■ **Work required**
Repeat verbatim, and only, the lines of the data below, beginning at the line that contains "New Zealand, site EFH_HCAMA11, 2019-07-08" and stopping after the line that contains "common name: blue wildebeest".

######

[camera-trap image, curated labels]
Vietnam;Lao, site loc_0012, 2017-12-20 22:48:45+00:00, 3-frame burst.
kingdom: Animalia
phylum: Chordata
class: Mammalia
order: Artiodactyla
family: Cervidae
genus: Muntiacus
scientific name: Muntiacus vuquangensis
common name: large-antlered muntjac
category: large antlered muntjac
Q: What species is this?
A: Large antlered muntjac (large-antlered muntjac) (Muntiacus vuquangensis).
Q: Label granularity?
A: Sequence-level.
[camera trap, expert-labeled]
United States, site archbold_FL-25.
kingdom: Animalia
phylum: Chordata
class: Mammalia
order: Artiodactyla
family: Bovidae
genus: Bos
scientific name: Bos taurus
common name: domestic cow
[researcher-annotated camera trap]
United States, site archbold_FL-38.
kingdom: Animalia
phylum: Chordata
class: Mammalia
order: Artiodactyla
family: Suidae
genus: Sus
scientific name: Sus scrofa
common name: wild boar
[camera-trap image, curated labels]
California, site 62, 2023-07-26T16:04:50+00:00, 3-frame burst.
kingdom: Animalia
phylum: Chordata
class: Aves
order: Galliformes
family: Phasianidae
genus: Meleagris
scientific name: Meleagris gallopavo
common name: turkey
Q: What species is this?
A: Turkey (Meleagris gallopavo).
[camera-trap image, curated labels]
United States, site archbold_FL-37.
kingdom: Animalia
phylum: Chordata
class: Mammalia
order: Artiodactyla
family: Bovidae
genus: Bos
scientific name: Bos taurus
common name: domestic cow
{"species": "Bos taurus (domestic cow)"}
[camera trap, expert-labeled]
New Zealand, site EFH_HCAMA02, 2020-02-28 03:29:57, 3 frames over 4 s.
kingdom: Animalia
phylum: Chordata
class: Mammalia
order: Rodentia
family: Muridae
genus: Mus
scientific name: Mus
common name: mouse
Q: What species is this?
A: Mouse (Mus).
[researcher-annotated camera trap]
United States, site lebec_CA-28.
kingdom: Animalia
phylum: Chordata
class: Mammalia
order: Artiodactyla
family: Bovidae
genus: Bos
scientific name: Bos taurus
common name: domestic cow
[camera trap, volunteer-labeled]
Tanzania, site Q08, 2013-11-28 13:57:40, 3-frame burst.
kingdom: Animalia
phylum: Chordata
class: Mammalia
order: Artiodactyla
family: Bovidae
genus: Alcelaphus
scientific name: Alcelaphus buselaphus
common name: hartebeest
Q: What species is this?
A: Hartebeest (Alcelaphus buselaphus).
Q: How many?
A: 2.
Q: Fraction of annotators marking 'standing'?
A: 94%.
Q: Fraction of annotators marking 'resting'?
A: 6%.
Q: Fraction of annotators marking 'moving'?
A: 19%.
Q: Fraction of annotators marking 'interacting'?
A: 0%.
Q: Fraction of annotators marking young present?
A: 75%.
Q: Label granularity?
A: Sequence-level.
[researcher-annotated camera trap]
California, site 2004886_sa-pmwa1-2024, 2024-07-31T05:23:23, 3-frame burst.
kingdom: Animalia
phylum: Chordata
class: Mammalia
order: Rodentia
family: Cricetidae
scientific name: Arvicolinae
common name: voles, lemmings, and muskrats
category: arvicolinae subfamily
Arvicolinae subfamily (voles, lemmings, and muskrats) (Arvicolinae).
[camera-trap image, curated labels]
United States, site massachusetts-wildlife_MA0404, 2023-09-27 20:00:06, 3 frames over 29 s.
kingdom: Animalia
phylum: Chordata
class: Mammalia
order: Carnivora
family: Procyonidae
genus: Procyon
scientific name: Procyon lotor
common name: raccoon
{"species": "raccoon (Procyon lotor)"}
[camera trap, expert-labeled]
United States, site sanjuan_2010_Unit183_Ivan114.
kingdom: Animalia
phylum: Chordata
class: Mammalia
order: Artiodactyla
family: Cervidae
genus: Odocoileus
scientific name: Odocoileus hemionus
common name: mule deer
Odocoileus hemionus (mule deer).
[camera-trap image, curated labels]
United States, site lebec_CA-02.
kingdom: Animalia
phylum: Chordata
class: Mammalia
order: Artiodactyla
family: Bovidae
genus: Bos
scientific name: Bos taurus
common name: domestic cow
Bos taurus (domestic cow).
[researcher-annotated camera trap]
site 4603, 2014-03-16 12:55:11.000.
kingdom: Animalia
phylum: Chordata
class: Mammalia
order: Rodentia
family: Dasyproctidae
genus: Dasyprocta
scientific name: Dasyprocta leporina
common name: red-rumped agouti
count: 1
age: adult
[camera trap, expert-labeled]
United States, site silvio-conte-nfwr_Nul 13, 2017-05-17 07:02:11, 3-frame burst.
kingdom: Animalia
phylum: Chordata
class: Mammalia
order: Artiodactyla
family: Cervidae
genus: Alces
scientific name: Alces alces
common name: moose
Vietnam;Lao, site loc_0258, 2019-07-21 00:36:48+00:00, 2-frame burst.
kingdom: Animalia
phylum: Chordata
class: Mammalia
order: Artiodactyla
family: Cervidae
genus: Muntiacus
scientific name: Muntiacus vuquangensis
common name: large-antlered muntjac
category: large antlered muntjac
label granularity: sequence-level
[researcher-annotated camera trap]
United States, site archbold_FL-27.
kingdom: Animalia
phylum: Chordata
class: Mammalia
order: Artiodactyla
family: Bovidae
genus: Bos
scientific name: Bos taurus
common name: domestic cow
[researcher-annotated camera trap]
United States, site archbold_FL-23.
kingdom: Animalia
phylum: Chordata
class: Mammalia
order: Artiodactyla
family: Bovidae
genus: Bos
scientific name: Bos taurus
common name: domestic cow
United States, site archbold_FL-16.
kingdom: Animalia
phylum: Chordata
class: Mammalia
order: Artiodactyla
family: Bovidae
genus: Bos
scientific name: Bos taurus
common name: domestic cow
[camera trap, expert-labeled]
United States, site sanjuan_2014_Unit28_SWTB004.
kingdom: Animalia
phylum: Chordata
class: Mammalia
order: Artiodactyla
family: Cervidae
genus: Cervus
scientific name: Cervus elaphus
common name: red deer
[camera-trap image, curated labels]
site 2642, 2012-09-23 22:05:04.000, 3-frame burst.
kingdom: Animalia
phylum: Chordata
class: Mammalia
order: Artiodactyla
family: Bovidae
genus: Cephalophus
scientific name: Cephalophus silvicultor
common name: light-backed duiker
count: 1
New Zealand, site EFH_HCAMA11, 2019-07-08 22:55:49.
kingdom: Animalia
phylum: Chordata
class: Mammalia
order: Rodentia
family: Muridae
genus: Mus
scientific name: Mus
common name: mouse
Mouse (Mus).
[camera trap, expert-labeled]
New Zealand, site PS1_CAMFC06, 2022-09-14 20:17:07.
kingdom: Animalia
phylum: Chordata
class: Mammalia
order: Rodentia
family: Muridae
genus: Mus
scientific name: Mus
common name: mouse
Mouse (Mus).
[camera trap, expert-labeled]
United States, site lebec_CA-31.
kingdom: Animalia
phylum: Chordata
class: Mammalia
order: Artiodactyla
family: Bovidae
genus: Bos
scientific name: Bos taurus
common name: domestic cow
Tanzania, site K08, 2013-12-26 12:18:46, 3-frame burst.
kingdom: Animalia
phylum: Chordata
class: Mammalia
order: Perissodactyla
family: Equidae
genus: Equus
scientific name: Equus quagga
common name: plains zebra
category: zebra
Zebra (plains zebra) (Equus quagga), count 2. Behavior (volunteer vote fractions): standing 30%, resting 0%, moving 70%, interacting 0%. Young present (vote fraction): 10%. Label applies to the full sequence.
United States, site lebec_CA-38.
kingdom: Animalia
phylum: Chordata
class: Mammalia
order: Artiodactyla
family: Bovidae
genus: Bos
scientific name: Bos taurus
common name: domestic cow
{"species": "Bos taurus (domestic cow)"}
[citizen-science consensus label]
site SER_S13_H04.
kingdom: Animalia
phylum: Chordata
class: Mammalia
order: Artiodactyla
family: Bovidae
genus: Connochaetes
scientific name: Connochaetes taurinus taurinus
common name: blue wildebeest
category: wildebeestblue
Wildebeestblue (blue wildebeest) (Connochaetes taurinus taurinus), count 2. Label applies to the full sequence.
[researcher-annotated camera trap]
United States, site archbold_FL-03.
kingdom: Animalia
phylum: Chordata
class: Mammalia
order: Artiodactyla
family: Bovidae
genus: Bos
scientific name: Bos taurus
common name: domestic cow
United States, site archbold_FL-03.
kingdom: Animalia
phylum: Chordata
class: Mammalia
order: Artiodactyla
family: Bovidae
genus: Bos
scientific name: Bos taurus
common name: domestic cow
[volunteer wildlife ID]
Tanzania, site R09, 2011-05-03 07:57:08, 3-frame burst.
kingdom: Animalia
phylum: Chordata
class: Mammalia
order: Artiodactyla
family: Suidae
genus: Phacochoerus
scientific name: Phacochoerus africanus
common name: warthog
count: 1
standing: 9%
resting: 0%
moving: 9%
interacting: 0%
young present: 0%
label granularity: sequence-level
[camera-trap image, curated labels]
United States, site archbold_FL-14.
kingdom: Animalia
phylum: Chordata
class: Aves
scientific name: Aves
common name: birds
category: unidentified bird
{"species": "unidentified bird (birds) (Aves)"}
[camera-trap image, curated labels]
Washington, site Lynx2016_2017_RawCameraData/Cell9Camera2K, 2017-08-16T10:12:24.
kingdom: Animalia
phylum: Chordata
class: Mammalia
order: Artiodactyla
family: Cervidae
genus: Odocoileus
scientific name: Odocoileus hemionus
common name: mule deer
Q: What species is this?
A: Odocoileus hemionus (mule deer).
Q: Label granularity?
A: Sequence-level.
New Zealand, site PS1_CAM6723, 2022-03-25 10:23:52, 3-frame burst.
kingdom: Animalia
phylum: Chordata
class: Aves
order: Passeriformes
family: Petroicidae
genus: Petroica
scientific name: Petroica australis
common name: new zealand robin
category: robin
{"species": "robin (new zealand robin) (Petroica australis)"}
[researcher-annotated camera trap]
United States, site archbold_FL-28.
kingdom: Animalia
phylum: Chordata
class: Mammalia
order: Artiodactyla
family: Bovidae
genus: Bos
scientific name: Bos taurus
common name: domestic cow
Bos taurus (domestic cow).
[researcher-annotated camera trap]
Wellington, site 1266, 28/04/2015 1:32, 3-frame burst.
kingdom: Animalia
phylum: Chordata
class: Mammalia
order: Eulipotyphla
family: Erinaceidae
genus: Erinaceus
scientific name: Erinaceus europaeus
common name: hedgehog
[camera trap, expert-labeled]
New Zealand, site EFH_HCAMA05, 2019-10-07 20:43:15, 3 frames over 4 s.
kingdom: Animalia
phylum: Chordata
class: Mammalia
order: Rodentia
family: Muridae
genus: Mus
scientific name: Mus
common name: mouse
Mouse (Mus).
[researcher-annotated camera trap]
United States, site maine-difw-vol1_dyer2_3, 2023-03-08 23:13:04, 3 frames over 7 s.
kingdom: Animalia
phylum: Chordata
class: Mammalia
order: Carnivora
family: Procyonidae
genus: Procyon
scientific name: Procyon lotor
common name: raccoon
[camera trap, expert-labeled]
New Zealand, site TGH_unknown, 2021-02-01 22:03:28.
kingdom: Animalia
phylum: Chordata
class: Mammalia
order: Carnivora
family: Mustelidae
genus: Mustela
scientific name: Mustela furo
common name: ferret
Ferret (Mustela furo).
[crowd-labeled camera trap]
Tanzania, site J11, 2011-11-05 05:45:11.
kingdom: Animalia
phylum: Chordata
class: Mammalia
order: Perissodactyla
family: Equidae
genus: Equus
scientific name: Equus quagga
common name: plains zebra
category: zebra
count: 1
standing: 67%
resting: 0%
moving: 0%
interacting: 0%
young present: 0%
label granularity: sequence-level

######

■ **Written answer**
New Zealand, site EFH_HCAMA11, 2019-07-08 22:55:49.
kingdom: Animalia
phylum: Chordata
class: Mammalia
order: Rodentia
family: Muridae
genus: Mus
scientific name: Mus
common name: mouse
Mouse (Mus).
[camera trap, expert-labeled]
New Zealand, site PS1_CAMFC06, 2022-09-14 20:17:07.
kingdom: Animalia
phylum: Chordata
class: Mammalia
order: Rodentia
family: Muridae
genus: Mus
scientific name: Mus
common name: mouse
Mouse (Mus).
[camera trap, expert-labeled]
United States, site lebec_CA-31.
kingdom: Animalia
phylum: Chordata
class: Mammalia
order: Artiodactyla
family: Bovidae
genus: Bos
scientific name: Bos taurus
common name: domestic cow
Tanzania, site K08, 2013-12-26 12:18:46, 3-frame burst.
kingdom: Animalia
phylum: Chordata
class: Mammalia
order: Perissodactyla
family: Equidae
genus: Equus
scientific name: Equus quagga
common name: plains zebra
category: zebra
Zebra (plains zebra) (Equus quagga), count 2. Behavior (volunteer vote fractions): standing 30%, resting 0%, moving 70%, interacting 0%. Young present (vote fraction): 10%. Label applies to the full sequence.
United States, site lebec_CA-38.
kingdom: Animalia
phylum: Chordata
class: Mammalia
order: Artiodactyla
family: Bovidae
genus: Bos
scientific name: Bos taurus
common name: domestic cow
{"species": "Bos taurus (domestic cow)"}
[citizen-science consensus label]
site SER_S13_H04.
kingdom: Animalia
phylum: Chordata
class: Mammalia
order: Artiodactyla
family: Bovidae
genus: Connochaetes
scientific name: Connochaetes taurinus taurinus
common name: blue wildebeest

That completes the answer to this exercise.